The Problem
You may skip to the solution part at the bottom if you feel brave
Branching means you diverge from the main line of development and continue to do work without messing with that main line. - git
Branches are one of the more powerful features of a VCS, you can work on new features and test changes without touching your master code. But many times those changes implies to do some changes on the database too, and well, your database certainly doesn’t live within your repository, so if you want to go back to master or to another branch you need to discard the changes you made to the database.

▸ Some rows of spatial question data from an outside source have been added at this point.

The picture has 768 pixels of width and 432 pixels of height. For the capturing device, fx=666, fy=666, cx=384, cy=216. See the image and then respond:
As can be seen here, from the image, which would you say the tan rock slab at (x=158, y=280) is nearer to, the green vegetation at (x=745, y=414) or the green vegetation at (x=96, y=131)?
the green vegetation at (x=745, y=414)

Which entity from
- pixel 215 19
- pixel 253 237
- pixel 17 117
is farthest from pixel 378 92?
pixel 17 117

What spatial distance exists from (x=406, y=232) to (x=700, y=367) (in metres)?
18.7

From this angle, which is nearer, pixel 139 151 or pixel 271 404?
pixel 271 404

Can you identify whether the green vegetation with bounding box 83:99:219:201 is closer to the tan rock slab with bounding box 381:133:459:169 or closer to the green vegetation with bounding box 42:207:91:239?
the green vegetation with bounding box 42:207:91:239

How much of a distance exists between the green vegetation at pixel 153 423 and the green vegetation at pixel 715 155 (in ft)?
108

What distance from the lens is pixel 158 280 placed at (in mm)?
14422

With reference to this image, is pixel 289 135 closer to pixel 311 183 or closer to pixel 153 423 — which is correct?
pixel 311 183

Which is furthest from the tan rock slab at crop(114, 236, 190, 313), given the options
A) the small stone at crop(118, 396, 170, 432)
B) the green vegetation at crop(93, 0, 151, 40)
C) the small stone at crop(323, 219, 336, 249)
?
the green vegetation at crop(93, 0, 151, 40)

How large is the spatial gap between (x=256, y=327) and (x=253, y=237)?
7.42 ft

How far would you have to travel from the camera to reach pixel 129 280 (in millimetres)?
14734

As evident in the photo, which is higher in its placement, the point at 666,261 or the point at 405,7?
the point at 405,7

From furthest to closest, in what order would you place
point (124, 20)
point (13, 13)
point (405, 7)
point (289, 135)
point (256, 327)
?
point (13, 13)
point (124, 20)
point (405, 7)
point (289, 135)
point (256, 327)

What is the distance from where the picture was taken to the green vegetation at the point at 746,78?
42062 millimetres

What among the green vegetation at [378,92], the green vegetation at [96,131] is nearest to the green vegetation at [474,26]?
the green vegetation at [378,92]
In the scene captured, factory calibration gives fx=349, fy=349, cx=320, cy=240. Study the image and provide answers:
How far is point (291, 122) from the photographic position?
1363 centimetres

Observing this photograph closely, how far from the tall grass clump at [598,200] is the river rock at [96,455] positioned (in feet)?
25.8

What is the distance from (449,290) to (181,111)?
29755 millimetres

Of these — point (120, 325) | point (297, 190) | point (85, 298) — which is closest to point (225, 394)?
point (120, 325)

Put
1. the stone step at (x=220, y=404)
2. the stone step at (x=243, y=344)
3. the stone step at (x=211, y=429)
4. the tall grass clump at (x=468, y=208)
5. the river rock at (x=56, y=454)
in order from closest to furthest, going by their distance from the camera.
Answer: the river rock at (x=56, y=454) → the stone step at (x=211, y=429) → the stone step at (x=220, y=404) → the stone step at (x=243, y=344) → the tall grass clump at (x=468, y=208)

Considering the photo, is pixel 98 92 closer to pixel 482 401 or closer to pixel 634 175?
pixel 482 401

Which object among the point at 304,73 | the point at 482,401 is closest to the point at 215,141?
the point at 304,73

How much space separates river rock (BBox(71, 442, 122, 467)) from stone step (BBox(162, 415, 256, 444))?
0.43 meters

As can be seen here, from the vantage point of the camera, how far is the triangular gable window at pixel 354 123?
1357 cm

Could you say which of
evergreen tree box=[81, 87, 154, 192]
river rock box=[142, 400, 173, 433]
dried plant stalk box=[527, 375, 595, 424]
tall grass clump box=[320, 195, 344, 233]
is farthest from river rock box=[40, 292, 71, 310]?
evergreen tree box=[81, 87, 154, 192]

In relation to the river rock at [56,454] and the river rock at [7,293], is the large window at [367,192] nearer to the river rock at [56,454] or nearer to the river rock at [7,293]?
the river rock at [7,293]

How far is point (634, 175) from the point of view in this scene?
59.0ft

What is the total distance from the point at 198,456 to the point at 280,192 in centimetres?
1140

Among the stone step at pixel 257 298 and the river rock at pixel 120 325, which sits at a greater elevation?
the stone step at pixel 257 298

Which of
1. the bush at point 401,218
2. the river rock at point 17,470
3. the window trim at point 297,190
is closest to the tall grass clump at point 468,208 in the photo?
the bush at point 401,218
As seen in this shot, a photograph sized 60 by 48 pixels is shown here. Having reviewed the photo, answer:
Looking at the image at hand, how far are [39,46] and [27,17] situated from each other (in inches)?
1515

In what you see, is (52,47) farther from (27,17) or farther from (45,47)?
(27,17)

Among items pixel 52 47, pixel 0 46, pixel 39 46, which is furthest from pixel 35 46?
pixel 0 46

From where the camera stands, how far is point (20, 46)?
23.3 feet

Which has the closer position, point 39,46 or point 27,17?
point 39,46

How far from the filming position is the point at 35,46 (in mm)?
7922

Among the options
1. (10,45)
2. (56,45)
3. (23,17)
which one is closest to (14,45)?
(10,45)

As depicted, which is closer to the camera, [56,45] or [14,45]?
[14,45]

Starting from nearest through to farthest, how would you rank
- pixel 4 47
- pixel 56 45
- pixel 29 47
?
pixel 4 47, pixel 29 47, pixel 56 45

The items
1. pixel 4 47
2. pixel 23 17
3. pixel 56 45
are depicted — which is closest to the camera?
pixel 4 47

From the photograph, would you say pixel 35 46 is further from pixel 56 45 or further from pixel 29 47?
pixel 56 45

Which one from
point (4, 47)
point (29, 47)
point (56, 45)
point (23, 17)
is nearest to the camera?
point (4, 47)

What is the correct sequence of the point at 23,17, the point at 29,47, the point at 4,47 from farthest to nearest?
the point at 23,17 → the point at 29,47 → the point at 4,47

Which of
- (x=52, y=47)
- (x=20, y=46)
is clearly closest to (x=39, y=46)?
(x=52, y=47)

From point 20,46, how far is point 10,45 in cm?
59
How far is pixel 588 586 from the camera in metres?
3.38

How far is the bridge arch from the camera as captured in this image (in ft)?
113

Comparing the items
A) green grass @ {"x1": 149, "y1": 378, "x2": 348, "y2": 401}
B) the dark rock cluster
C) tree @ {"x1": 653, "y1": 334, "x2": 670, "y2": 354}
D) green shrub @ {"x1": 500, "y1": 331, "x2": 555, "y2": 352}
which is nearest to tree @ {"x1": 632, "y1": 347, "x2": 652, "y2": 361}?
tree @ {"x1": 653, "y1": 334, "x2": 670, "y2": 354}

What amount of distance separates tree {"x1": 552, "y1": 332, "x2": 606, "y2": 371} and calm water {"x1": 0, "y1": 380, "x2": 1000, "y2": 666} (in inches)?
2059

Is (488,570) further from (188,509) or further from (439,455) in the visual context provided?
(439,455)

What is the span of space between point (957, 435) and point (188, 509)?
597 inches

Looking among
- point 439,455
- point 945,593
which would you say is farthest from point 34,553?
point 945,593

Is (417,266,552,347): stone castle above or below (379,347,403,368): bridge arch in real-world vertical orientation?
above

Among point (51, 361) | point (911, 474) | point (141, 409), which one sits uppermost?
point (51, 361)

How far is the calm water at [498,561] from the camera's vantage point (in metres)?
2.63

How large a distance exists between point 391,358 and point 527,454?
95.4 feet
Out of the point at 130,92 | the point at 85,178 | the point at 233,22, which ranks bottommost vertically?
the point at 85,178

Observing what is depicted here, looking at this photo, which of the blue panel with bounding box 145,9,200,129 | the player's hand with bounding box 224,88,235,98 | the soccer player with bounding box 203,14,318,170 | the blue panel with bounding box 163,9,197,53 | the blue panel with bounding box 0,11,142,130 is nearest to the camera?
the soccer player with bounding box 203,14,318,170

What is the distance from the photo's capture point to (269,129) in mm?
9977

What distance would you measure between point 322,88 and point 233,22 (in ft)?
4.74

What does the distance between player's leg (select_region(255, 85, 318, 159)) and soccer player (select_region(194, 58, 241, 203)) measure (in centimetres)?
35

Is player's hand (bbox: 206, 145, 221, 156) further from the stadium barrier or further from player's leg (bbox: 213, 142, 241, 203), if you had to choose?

For this you have many options:
- Rails Rollback any migration you made
- Drop your db and create (or restore) a clean one bye bye changes~
- Backup your current db and create (or restore a clean one) each time you switch branches so you have a standalone copy for each branch
As we can see each of this options has it’s drawbacks
- Rails When you rollback your migrations you may lose any data that is not properly handled in the rollback, face the fact that some data is not easily recoverable or even worse, you may face the ugly and troublesome
ActiveRecord::IrreversibleMigration
. - Dropping your db and creating a new one each time you need to switch to another branch can take a lot of time; specially when you have to download and import a production database dump with millions of records (I’m working on a project in which this process easily takes about 20~ minutes), besides that you also loses any changes you did in your branch, changes that may take some extra time to regenerate when you go back to the branch you where working on.
- This one is the least dangerous for your data, the only drawback I can think of is that you may need quite a lot storage if your database is big. But it ain’t such a big trouble.
But the biggest drawbacks of all of this, is that none of them is automatic and you can easily forget to do it once and end up with a messed up schema.rb
in your master
branch. Happened to me so many times before.
Luckily for us, Git gives us a way to do automated tasks whenever we change branches thanks to Git Hooks.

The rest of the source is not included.